Figure 7: The M01B12.3 spliced + UTR (723 bp) which are available for primer designing.

The figure 8 below shows the software which can be used to design primers for a given sequence. It can help to determine the Tm and the condition suitable for the PCR. The software used to design the primer is PRIMER3PLUS

Figure 8: For primer design.

The conventional way of designing the PCR primers is by selecting oligonucleotides ideally between 18-26 nucleotides. The primers will be placed at 5' end and 3'end. The use of restriction site allows the cloning of the PCR in the pET-19b vector. A map provided (not shown) demonstrates the cloning/expression region, where there is selection of restriction sites to clone the product into the site. Xba I, Nco I, Nde I, Xho I, BamH I, and Bpu1102 I - these are sites which one can use to clone the PCR product however one must check that the spliced coding region sequence to see if those sites are present. This is carried out by the tool which checks for restriction sites New England BioLabs - NEB cutter tool ( as seen in figure 9. The results show with zero cutters a possibility of 5 candidates, Bpu1102 (must cut up fragment) was not present. Nco I was chosen due to the restriction site for the endonuclease not present later in the cloning region, meaning every bit will be present in the PCR product.

Figure 9: NEB cutter tool


Now the primers are designed as follows: the sequences are picked for the forward and reverse primers. The restriction sites are added to the 5' prime end of the sequence. The reverse primer is reverse complemented and sent in to the primer design company for them to be prepared. On arrival the primers should appear as shown below in figure 10.


Figure 10: The forward and reverse primers to be used for cloning.

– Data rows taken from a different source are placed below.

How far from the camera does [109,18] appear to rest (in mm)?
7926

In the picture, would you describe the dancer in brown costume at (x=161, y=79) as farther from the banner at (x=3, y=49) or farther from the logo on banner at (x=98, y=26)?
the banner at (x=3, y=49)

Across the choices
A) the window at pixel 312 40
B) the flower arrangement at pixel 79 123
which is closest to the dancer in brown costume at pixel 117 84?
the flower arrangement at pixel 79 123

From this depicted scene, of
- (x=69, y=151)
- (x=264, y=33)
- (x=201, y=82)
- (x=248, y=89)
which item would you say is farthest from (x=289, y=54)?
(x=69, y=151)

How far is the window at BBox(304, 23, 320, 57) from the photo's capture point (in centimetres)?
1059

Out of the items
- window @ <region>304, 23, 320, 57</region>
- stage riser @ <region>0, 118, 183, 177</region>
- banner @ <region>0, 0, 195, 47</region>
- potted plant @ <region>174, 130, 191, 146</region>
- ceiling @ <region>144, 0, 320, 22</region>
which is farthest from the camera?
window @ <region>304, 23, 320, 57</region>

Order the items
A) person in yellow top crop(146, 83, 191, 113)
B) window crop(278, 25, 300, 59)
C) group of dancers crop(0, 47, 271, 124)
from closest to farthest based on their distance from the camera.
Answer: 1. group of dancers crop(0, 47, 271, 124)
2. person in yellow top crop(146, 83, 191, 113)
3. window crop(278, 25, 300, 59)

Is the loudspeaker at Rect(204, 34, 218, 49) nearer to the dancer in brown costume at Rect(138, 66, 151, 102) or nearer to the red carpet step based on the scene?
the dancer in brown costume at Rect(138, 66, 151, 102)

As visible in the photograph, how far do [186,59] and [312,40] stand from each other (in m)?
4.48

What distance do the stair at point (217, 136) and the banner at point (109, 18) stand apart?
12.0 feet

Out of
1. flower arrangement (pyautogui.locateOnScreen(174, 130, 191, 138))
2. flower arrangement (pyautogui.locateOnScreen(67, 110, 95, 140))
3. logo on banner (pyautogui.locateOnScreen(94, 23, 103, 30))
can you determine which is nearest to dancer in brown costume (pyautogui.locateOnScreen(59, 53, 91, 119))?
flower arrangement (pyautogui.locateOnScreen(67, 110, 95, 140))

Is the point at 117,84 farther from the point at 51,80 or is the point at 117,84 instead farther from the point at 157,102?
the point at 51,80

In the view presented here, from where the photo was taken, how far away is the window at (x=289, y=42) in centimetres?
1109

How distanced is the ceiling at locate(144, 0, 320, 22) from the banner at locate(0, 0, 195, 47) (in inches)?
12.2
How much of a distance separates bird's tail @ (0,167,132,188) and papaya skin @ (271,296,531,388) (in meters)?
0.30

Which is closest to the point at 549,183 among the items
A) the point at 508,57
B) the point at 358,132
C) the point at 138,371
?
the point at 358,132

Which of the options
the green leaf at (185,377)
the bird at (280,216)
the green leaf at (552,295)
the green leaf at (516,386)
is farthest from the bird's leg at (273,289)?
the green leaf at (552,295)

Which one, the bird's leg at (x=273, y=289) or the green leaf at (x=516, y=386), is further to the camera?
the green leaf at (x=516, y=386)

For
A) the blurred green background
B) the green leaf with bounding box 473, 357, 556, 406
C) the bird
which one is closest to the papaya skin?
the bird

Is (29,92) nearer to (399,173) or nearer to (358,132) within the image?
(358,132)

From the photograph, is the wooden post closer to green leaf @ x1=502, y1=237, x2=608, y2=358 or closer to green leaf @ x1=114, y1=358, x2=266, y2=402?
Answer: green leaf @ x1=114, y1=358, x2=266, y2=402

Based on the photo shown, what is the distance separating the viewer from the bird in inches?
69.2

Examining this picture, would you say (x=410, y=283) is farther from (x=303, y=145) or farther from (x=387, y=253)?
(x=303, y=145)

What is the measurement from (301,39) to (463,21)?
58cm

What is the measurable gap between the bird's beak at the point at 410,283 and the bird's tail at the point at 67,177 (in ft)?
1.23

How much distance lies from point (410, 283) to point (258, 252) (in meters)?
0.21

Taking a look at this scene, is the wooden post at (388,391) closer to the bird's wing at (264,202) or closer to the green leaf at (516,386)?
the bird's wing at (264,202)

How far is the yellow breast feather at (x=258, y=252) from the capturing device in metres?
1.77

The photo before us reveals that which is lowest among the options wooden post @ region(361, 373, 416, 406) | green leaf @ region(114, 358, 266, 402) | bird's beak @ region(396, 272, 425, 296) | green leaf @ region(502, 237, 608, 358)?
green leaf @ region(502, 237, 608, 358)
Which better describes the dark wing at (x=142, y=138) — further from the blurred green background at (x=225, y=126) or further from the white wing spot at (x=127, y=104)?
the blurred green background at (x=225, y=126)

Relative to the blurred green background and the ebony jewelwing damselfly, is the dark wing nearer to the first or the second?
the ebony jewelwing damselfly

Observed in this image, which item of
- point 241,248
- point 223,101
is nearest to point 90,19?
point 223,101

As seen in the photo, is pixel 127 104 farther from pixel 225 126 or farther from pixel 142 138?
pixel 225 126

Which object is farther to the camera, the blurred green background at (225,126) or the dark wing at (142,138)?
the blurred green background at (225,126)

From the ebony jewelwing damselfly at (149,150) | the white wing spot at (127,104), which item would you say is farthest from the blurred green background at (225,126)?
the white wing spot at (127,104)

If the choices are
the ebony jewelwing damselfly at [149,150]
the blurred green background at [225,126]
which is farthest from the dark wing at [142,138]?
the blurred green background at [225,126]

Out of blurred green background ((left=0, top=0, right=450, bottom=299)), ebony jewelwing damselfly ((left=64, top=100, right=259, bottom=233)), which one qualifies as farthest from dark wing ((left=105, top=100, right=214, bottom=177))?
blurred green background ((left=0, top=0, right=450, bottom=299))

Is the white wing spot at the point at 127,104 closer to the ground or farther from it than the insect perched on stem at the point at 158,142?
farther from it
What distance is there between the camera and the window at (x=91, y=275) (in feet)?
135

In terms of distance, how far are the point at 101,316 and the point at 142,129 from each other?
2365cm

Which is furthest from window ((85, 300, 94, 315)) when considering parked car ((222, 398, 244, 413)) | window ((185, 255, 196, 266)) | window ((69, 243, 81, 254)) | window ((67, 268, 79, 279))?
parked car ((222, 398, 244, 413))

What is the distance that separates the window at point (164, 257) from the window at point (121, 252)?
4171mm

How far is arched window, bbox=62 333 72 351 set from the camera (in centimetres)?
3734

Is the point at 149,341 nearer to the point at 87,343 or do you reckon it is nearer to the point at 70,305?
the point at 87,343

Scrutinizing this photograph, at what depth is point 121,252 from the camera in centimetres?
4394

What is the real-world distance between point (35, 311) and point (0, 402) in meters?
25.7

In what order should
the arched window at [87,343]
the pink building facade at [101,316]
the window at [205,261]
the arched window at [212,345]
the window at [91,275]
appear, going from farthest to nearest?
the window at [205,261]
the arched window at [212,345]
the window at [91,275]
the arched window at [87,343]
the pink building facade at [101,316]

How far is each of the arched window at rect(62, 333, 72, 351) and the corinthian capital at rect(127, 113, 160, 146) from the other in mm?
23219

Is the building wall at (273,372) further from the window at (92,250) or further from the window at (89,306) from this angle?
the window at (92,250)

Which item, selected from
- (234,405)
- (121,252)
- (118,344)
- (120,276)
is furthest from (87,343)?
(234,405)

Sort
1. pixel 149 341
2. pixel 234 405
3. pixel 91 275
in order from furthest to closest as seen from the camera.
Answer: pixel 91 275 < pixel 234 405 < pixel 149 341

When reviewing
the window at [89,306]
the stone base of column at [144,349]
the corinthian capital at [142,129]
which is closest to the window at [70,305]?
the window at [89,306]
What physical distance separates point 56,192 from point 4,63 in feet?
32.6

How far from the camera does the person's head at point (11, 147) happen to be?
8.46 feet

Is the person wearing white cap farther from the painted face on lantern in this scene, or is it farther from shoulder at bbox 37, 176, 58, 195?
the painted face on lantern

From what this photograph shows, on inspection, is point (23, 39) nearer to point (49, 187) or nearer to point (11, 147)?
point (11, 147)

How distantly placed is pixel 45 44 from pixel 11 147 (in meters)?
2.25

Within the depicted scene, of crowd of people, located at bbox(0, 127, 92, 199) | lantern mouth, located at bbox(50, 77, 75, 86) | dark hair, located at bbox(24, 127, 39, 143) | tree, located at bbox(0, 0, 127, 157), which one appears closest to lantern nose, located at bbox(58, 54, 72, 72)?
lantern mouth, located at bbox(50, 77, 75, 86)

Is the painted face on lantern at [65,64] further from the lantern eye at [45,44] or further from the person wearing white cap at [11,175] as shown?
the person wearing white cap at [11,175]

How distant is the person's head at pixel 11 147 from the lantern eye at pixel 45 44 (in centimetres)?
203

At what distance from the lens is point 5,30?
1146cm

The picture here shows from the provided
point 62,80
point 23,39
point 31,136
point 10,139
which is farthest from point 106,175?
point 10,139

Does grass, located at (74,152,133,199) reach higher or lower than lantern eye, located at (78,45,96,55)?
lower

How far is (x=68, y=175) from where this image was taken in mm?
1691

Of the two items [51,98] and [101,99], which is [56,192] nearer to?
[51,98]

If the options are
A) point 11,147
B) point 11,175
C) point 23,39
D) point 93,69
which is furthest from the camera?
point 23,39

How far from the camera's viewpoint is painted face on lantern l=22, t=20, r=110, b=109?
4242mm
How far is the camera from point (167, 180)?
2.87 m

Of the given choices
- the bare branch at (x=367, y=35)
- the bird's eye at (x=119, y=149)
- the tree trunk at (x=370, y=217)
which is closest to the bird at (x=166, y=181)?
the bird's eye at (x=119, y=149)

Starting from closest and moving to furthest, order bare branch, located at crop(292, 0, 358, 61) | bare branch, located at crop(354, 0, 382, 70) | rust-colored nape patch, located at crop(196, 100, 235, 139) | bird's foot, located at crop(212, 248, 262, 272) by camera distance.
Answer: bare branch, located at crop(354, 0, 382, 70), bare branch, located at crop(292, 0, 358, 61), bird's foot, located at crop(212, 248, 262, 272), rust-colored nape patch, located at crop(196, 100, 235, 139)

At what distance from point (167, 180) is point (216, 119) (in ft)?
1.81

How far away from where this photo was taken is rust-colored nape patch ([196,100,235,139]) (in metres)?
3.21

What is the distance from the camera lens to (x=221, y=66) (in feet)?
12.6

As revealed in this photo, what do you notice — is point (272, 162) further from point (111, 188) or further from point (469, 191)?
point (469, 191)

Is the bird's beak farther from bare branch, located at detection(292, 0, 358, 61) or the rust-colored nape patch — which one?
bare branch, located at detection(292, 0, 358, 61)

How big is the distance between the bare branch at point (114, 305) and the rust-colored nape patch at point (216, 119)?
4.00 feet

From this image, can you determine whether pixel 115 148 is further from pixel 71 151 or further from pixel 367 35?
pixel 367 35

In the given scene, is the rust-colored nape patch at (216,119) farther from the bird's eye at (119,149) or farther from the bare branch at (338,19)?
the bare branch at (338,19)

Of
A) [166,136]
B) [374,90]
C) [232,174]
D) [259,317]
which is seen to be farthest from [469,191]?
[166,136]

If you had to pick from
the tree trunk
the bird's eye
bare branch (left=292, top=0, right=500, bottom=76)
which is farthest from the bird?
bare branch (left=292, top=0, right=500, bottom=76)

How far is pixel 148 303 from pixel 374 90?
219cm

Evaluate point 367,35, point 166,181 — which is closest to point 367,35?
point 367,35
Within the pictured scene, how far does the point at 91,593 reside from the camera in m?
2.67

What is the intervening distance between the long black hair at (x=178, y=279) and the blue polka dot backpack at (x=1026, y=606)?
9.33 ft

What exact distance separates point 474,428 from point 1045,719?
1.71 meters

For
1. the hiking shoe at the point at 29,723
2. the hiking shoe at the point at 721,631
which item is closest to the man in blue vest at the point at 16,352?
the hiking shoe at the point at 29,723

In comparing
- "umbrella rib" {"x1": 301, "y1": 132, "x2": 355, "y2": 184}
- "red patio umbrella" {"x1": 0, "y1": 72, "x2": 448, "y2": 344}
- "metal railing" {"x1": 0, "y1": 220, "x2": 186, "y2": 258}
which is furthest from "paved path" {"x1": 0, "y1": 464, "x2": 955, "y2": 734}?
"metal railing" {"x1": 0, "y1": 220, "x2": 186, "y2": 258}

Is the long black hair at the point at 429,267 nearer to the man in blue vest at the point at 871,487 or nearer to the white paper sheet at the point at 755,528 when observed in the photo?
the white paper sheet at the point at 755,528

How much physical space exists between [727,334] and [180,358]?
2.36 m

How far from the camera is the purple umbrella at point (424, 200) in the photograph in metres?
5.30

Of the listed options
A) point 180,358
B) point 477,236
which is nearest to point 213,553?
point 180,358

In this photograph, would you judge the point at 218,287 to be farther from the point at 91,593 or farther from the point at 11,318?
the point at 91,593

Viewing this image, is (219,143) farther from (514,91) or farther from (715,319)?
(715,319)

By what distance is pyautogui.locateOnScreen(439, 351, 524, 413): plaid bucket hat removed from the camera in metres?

However there is a problem with this primer, the T7 promoter, His-tag add tag rapidly purify protein by affinity chromatography, useful to keep tag, rapidly purify from E.coli culture, once purified such as biochemistry assays, enzyme assays bindings assays, inoculate mice to raise antibodies. Therefore one wants to keep the tag. At the end of the sequence there is a TGA stop codon, this meaning the tag would not be kept. This is because the T7 RNA polymerase would bind to the T7 promoter and then transcribe through sequence making mRNA, and hit this TGA and stop transcribing. Therefore it will not read trough to his-tag, so one must remove the stop codon. Therefore going back to reverse primer, remove the reverse complement (see fig 10) stop codon, so now when product is cloned into plasmid, the read through can occur. The T7 polymerase will continue to transcribe PCR product and his tag, and then it will hit T7 terminal sequence and stop transcribing. But due to taking off 3 nucleotides once must add three nucleotides based on sequence to maintain length of primer. This will generate a PCR product that has a C-terminal His-tag. If BamH I had been chosen downstream of his-tag would of generated protein with N-terminal tag. His-tag add more to recombinant protein in terms of size such as half a kDa.